Adolfo Ibañes, restaurador: '‘O povo sem memória é facilmente manipulado'
“Nasci em Valência, Espanha, em 1980, me formei em Arquitetura e trabalhei no país. O que mais me encanta é poder preservar um pedacinho da História em cada trabalho, nem que seja um grão de areia. Em 2011, com 27% de desemprego na Espanha, decidi migrar. Escolhi o Brasil, uma economia emergente”
Conte algo que não sei.
Lá fora, o Brasil está muito bem vendido como marca, mas você chega aqui e a realidade é outra. Não é verdade o que falam. Os indicadores econômicos não são fiéis ao que realmente acontece.
Quais as diferenças entre Brasil e Espanha na forma como preservam o patrimônio histórico?
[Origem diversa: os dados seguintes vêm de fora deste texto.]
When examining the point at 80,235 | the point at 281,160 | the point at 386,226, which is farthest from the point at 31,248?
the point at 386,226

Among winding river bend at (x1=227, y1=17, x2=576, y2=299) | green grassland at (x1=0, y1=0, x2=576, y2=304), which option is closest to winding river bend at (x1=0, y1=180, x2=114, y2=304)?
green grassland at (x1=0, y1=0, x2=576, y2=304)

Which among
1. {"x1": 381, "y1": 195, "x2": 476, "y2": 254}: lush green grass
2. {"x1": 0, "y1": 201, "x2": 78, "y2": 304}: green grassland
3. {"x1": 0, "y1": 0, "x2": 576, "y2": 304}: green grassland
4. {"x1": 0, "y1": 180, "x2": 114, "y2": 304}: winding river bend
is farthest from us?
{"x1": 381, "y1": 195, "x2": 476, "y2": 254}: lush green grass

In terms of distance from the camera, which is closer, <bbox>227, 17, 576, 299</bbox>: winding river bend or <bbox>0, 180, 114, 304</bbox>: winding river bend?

Estamos comparando dois continentes. Um país de dois mil anos não é a mesma coisa que um de 500. No Brasil, está tudo por fazer. É um país que precisa de olhares diferentes, de um processo de valorização da sua cultura. O brasileiro precisa conhecer muito mais sua História. Percebo que não existe um nacionalismo brasileiro, compatível com o trajeto cultural que o país tem. Isso está relacionado a uma educação insuficiente.
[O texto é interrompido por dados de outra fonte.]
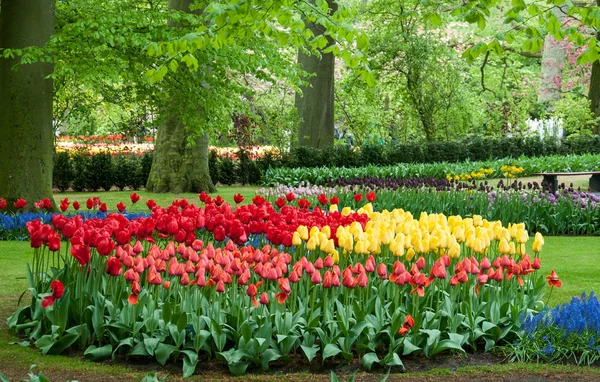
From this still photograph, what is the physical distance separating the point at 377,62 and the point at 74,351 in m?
22.7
O que mais chama a sua atenção nesse sentido?
É só dar uma olhada nas cidades. Por exemplo, veja como o patrimônio é vandalizado no Rio, como estão constantemente sendo roubadas peças de esculturas para fundição. Os sucessivos roubos dos óculos de Carlos Drummond de Andrade mostram isso. Através do meu trabalho de fotogrametria, usando drones, estou tentando trazer uma ferramenta para registrar esse patrimônio em risco de sumir.
E o que já desapareceu?
Os moldes que geraram alguns monumentos não existem mais. O povo sem sua memória não tem identidade, comete erros constantemente e é facilmente manipulado.
Você acha que, hoje, as pessoas se identificam com os locais onde vivem?
Poucas vezes. Há mais identificação quando há o aspecto religioso, com a igreja do bairro, como na Penha. Agora começa a existir uma proteção, como no caso da Marina da Glória: cortaram um monte de árvores, e a associação começou a reclamar.
Como aprendeu a técnica que hoje aplica?
Sou autodidata. Consegui tudo a partir da busca por enxergar oportunidades e gerar um mercado que não existe. Procurei obter conhecimentos de topografia, que já usa essa técnica. Com isso, trouxe todas as áreas juntas, arquitetura, restauração e fotografia, para gerar um novo tipo de produto.
Que forma de patrimônio é mais interessante de ser registrada?
Todo monumento tem seu interesse. Gosto muito de pesquisar cada prédio, saber com o que estou lidando. Para mim, o mais interessante são os prédios oficiais, como representação do poder de cada época.
As transformações para as Olimpíadas afetam a memória da cidade?
Uma cidade em transformação está em estado de urgência. A gente nem sabe o que tem sido encontrado aqui no Porto Maravilha. As fundações dos prédios, que foram feitas de novo, com certeza destruíram boa parte da História do Brasil. Todos os atracadouros do Cais em que chegaram cerca de 2 milhões de escravos têm sido afetados.
Isso ocorre com todo o conjunto do Cais?
Temos preservado o Cais da Imperatriz, apenas um pequeno registro do que era na época. As intervenções para as Olimpíadas são muito específicas, sem uma visão da interligação da cidade com elas. O povo não está sendo consultado sobre as transformações urbanas.
O que é trabalhar com memória em um momento marcado pelo efêmero?
Trabalhar com memória, preservá-la, é muito importante porque estamos no efêmero e, num mundo assim, tudo tem data de validade. O que é publicado em um dia, no outro some. Há coisas que não resistem à globalização.